TASK OBJECTIVE >> Line by line, copy out the data that follows.

[Crawled caption data]

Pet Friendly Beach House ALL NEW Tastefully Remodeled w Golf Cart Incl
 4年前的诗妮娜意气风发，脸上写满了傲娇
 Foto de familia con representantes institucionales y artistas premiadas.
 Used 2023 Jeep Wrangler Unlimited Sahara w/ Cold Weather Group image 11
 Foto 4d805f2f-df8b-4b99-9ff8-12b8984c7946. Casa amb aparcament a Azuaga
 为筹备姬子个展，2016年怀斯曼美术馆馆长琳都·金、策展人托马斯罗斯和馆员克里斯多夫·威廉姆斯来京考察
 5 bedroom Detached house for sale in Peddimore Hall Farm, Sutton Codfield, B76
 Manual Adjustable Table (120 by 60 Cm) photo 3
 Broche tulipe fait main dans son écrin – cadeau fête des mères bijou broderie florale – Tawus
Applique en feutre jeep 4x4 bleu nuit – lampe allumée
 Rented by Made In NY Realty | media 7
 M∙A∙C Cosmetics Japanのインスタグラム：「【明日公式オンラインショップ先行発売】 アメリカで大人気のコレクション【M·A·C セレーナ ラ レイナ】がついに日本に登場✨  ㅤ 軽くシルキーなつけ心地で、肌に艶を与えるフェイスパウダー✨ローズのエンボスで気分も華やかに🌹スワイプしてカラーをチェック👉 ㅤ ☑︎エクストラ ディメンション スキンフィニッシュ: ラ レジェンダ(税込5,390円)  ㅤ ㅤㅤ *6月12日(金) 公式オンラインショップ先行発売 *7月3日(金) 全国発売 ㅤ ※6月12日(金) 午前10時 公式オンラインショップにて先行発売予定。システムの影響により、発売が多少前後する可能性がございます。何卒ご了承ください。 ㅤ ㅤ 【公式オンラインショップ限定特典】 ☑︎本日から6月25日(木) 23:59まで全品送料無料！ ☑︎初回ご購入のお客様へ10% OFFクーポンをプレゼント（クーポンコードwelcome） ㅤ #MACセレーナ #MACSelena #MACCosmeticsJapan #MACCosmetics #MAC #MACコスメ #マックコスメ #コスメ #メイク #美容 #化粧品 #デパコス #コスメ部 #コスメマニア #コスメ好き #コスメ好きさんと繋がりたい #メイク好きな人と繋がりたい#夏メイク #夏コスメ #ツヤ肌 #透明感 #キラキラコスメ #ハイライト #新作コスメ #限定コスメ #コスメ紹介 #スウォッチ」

SOLUTION BELOW >>
Pet Friendly Beach House ALL NEW Tastefully Remodeled w Golf Cart Incl
 4年前的诗妮娜意气风发，脸上写满了傲娇
 Foto de familia con representantes institucionales y artistas premiadas.
 Used 2023 Jeep Wrangler Unlimited Sahara w/ Cold Weather Group image 11
 Foto 4d805f2f-df8b-4b99-9ff8-12b8984c7946. Casa amb aparcament a Azuaga
 为筹备姬子个展，2016年怀斯曼美术馆馆长琳都·金、策展人托马斯罗斯和馆员克里斯多夫·威廉姆斯来京考察
 5 bedroom Detached house for sale in Peddimore Hall Farm, Sutton Codfield, B76
 Manual Adjustable Table (120 by 60 Cm) photo 3
 Broche tulipe fait main dans son écrin – cadeau fête des mères bijou broderie florale – Tawus
Applique en feutre jeep 4x4 bleu nuit – lampe allumée
 Rented by Made In NY Realty | media 7
 M∙A∙C Cosmetics Japanのインスタグラム：「【明日公式オンラインショップ先行発売】 アメリカで大人気のコレクション【M·A·C セレーナ ラ レイナ】がついに日本に登場✨  ㅤ 軽くシルキーなつけ心地で、肌に艶を与えるフェイスパウダー✨ローズのエンボスで気分も華やかに🌹スワイプしてカラーをチェック👉 ㅤ ☑︎エクストラ ディメンション スキンフィニッシュ: ラ レジェンダ(税込5,390円)  ㅤ ㅤㅤ *6月12日(金) 公式オンラインショップ先行発売 *7月3日(金) 全国発売 ㅤ ※6月12日(金) 午前10時 公式オンラインショップにて先行発売予定。システムの影響により、発売が多少前後する可能性がございます。何卒ご了承ください。 ㅤ ㅤ 【公式オンラインショップ限定特典】 ☑︎本日から6月25日(木) 23:59まで全品送料無料！ ☑︎初回ご購入のお客様へ10% OFFクーポンをプレゼント（クーポンコードwelcome） ㅤ #MACセレーナ #MACSelena #MACCosmeticsJapan #MACCosmetics #MAC #MACコスメ #マックコスメ #コスメ #メイク #美容 #化粧品 #デパコス #コスメ部 #コスメマニア #コスメ好き #コスメ好きさんと繋がりたい #メイク好きな人と繋がりたい#夏メイク #夏コスメ #ツヤ肌 #透明感 #キラキラコスメ #ハイライト #新作コスメ #限定コスメ #コスメ紹介 #スウォッチ」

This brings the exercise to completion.